February 11 marks the fortieth anniversary of the 1979 revolution in Iran, which toppled the country’s monarchical system and ushered in the Islamic Republic. The outcomes of that fateful day continue to shape the discourse on Iran and are particularly pertinent in today’s political climate. With a U.S. administration taking an increasing hard line toward the Islamic Republic and even calls from Washington for a new revolution, it is imperative to understand the lessons of 1979 rather than let them fall into the forgotten annals of history.
In contrast to contemporary narratives that make the revolution seem like a spontaneous occurrence or strip the agency of the people that participated, the Iranian revolution of 1979 was decades in the making. Before 1979, the Iranian people were avid participants in their country’s progress. Their calls for greater self-determination stretch back to the 1906 Constitutional Revolution and characterized the proliferation of political activism in the 1940s, the democratic movement in the 1950s to nationalize Iranian resources, and the various political factions that resisted the Shah in the 1960s and 1970s. This dedication to political engagement and struggle for liberty continues to this day inside Iran.

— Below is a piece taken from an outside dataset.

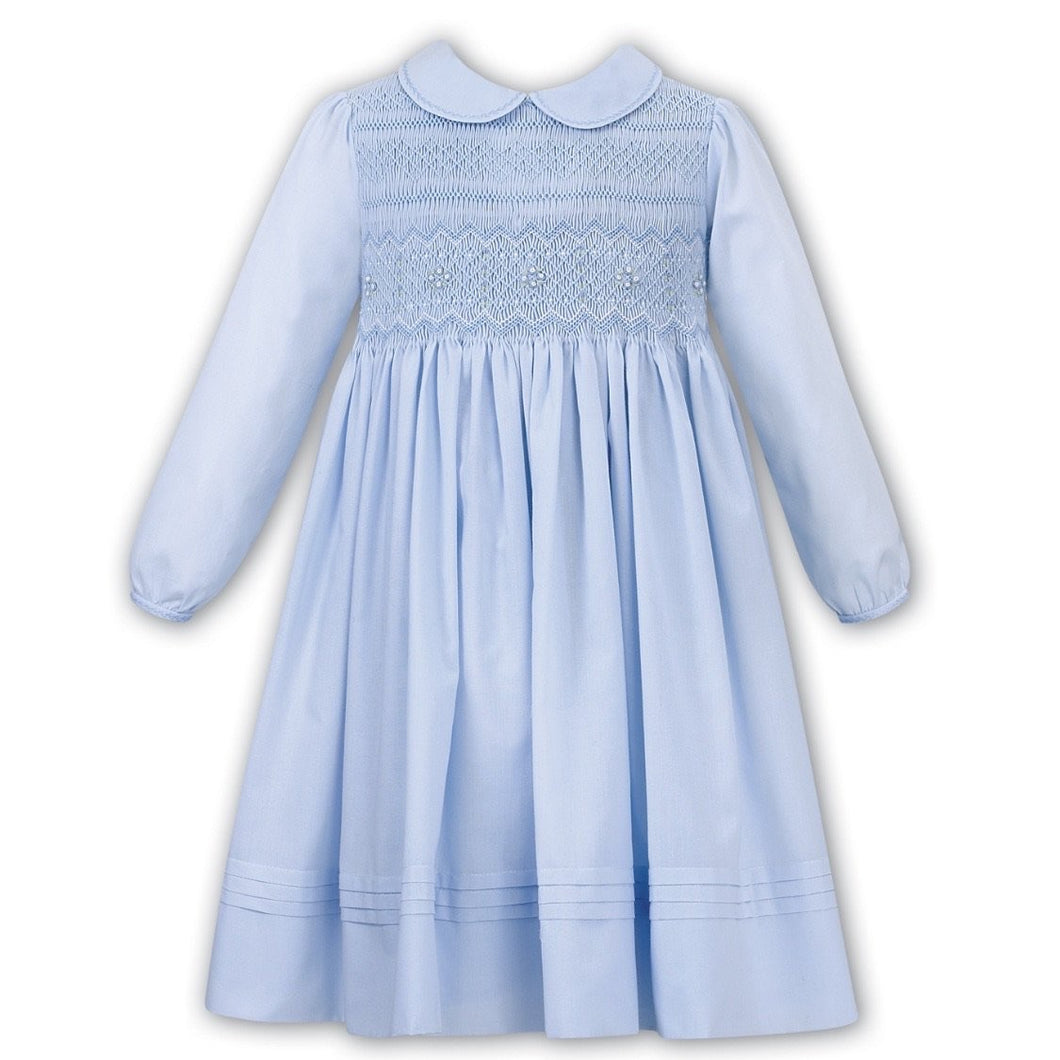 Girls Long Sleeved Traditional Hand Smocked Dress with Embroidered and Applique Detail to Front, Hemline, Sleeves and Peter Pan Collar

Though groups outside of Iran often distort the history of the revolution, the wealth of scholarship on the uprising is revealing. In the global atmosphere of anti-colonial resistance and national liberation movements that colored the second half of the twentieth century, Iranians staked their claim to the same ideas of democracy and independence that had long been ideologically espoused in the United States. Viewed by many as a foreign puppet, the shah was censured for his detachment from the Iranian populace and his partiality for imported, Western culture. Understood in this light, the revolution became analogous to a call for independence from foreigners. This was precisely the rhetoric that Ayatollah Khomeini capitalized on in order to establish his own legitimacy.